Chacun de ces éléments mérite un développement avant d’examiner la thèse, à notre avis profondément idéologique, que la démocratie serait menacée par une falsification délibérée des faits et donc qu’il y aurait un camp des rationnels et des pragmatiques opposé au camp des naïfs et des égarés.
I PROLIFERATION
Nous n’avons pas de moyen scientifique de mesurer s’il circule plus de fausses nouvelles (comprenez : des descriptions mensongères de la réalité ou d’événements) qu’il y a vingt ou trente ans. Certes, il suffit de cinq minutes de navigation pour tomber sur une rumeur ou un contenu fantaisiste ; par ailleurs, nous pouvons sans doute mesurer combien d’informations circulant sur les réseaux sociaux sont réputées “fausses” ou “douteuses” d’après leur nombre de signalement par des individus ou des algorithmes “anti-fake”. Mais faute d’instrument de mesure fiable, (comme un un critère constant de ce qu’est une “fausse” information) nous ignorons si la proportion de nos prédécesseurs qui pensaient qu’il n’y avait pas de guerre en Algérie ou pas de Goulag en URSS ou qu’il y avait un génocide d’Albanais au Kosovo et des armes de destruction massive en Irak était significativement plus importe que celle des adeptes des différentes “sphères” sensées égarer le bon peuple : trumposphère, fachosphère, altersphère, gauchosphère, etc.
Du reste qu’est-ce qu’une information “fausse” ? Il y a un noyau “pur et dur” d’informations qui ont été totalement inventées, souvent dans une intention malicieuse comme affaiblir un rival politique, qui ne reposaient sur aucune source. Au moins chez le premier émetteur, elles sont souvent mises en scène ou accompagnées de “forgeries” destinées à les crédibiliser (comme des photos truquées ou prises dans un autre contexte). De telles informations se prêtent souvent à une vérification ou à un démenti facile. La première personne qui a écrit que le pape soutenait Trump ou celle qui a affirmé avoir la preuve que Saddam était à quelques semaines d’avoir l’arme atomique ne pouvaient pas le croire sincèrement.
Dans la désinformation au sens strict, quelqu’un a) fabrique délibérément un faux document ou une fausse déclaration b) multiplie ses efforts pour faire passer le trucage comme venant d’une source neutre et fiable et c) vise délibérément à affaiblir un adversaire (on fait rarement de la désinformation pour faire du bien aux gens).

__Données brutes__.
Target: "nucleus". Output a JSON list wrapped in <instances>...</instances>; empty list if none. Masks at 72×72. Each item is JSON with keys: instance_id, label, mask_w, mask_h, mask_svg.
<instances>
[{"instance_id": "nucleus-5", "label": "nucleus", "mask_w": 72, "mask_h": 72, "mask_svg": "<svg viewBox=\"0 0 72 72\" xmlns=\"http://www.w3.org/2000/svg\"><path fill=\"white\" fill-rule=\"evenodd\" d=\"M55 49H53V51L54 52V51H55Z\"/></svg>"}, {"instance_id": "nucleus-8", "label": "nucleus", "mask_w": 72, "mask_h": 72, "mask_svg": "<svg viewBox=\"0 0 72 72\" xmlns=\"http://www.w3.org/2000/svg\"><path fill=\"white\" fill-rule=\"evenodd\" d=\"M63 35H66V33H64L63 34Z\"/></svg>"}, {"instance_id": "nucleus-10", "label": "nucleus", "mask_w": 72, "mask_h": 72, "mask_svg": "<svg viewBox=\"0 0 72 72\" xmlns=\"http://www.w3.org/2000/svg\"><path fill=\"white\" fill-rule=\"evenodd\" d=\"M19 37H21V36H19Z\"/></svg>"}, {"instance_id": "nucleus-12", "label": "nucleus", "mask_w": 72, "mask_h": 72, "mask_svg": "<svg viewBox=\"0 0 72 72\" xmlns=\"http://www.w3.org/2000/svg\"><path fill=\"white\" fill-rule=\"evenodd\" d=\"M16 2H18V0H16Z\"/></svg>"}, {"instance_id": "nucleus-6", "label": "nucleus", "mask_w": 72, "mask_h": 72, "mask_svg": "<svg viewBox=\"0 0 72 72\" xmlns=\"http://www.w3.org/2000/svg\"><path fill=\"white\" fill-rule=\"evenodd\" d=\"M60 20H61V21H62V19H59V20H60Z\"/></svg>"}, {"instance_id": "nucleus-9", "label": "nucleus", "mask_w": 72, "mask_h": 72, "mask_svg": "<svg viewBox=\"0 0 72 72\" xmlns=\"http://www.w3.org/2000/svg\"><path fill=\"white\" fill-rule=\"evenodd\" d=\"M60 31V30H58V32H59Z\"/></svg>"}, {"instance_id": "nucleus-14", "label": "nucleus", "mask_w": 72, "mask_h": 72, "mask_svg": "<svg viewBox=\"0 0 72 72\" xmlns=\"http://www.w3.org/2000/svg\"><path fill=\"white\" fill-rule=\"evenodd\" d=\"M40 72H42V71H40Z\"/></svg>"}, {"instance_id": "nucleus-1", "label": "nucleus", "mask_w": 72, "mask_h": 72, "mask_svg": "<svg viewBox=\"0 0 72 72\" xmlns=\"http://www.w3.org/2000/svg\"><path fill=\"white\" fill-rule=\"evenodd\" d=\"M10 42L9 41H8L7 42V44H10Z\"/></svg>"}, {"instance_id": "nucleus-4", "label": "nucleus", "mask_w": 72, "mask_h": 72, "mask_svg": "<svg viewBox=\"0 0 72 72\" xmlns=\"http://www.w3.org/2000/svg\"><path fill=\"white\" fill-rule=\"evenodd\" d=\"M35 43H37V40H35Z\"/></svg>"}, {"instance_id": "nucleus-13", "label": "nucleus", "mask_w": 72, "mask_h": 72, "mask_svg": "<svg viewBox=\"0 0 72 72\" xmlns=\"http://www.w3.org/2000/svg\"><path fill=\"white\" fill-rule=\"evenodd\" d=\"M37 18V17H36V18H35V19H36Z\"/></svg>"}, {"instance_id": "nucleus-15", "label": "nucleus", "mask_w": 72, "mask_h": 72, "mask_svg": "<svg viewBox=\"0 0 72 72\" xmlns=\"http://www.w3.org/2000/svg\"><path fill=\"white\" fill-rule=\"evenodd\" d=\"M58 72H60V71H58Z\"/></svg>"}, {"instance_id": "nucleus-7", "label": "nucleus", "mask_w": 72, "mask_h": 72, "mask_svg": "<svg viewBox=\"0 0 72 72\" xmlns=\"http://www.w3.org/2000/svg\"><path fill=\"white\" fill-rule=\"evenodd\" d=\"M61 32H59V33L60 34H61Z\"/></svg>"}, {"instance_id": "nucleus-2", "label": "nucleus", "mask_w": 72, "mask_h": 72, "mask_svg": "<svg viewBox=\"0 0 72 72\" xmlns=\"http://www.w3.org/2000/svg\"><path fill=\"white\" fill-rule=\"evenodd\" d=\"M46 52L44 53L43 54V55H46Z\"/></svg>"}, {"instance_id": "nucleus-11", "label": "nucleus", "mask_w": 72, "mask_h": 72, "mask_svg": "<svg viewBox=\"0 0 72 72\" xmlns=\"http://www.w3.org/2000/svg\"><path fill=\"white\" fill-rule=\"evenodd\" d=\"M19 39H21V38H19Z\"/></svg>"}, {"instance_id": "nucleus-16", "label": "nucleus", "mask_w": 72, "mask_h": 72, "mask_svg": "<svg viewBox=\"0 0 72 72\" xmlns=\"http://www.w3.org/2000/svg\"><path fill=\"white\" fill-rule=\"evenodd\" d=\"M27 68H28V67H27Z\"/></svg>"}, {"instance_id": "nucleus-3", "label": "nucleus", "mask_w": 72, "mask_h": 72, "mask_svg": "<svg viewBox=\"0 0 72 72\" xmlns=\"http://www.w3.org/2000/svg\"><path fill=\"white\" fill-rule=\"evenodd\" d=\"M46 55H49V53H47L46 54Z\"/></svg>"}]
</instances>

__Tâches à faire__.
1. Recopiez le passage de l'article sur les fausses nouvelles qui commence par « Dans la désinformation » et se poursuit jusqu'à « bien aux gens). », en renommant « désinformation » en « manipulation de l'information ».
2. Rédigez la suite de l'article sur les fausses nouvelles, en reprenant après sa dernière phrase.
Le matériel fourni plus haut ne vous servira pas.

__Réponses rédigées__.
1.
Dans la manipulation de l'information au sens strict, quelqu’un a) fabrique délibérément un faux document ou une fausse déclaration b) multiplie ses efforts pour faire passer le trucage comme venant d’une source neutre et fiable et c) vise délibérément à affaiblir un adversaire (on fait rarement de la manipulation de l'information pour faire du bien aux gens).

2.
Ces manœuvres ont un objectif facile à comprendre : accréditer des faits imaginaires qui desservent l’autre, donc les rendre les plus vraisemblables possibles.
Mais on peut aussi rechercher un effet parodique ou ironique qui joue sur l’ambiguité du code, le but étant de faire croire pour faire croire, donc de réaliser un sorte de performance, pas de changer un rapport de force.
Sans être le Gorafi ou Jalons, organes ostensiblement voués à la parodie ou au délire, certains sites ou comptes de réseaux sociaux peuvent obtenir des succès surprenants, si l’on considère comme succès le nombre de gens qui ont repris l’information au premier degré. Ainsi la publication d’une pseudo carte d’identité (d’ailleurs marquée “faux”) de Najat Valaud-Belkacem comme se nommant réellement “Claudine Dupont” (allusion à une phrase de Ségolène Royal suggérant que sa collègue n’aurait pas connu la même fortune si elle s’était appelée Claudine) ne peut vraiment tromper que ceux qui le veulent.
De la même façon, les photos de “membres du ku Kluk Klan soutenant Trump” mais où il s’est révélé que les gens sous les cagoules avaient la peau noire, montrent la confusion d’un second degré (nous, Noirs, dénonçons Trump en nous habillant en membres du clan) avec un premier degré (le Klan s’engage pour Trump).
Enfin n’oublions pas qu’il existe des “pièges à clics” qui publient n’importe quoi pourvu que ce soit sensationnel, dans le but d’attirer des visites et de vendre ces visiteurs à des annonceurs publicitaires. La recherche de la surprise maximale, y compris par l’absurdité évidente, a un but commercial.
Mais si nous plaçons à un bout le faux délibéré et agressif ou le faux qui cherche à multiplier les signes d’absurdité pour faire rire (ou s’amuser à tromper un maximum de naïfs) et à l’autre bout l’information “parfaite” dont on rêve dans les écoles de journalisme, ultra-vérifiée, neutre, etc., il existe toute une gamme de faux et demi faux.
Certaines tiennent à “l’amélioration” d’une information que l’émetteur croit vraie par des photos piochées à la va-vite en ligne ou en amalgamant des sources vraies et des sources douteuses. Il est de bonne foi, mais il recherche le sensationnel. Ou il est égaré par une lecture idéologique de la réalité qui lui fait tenir pour avérés certains contenus sans vérification et sur les indices les plus flous (p.e., suivant son opinion politique que tel crime a été commis par des maghrébins ou que le BVD a enregistré les activités sexuelles de Trump avec des prostituées moscovites). La distorsion entre la réalité et l’effet du message peut tenir au mélange du vrai et du faux, aux titres, à la personnification de principes abstraits, au “deux poids, deux balances”, etc. Chaque année des photographies portant sur des thèmes sensationnels ou sensibles (gens échappant à de grands dangers, accidents spectaculaires, photos émouvantes de victimes ou de réfugiés) se trouvent ainsi soit truquées soit prises dans un autre contexte (une autre année, un autre endroit) pour accrocher l’attention du spectateur.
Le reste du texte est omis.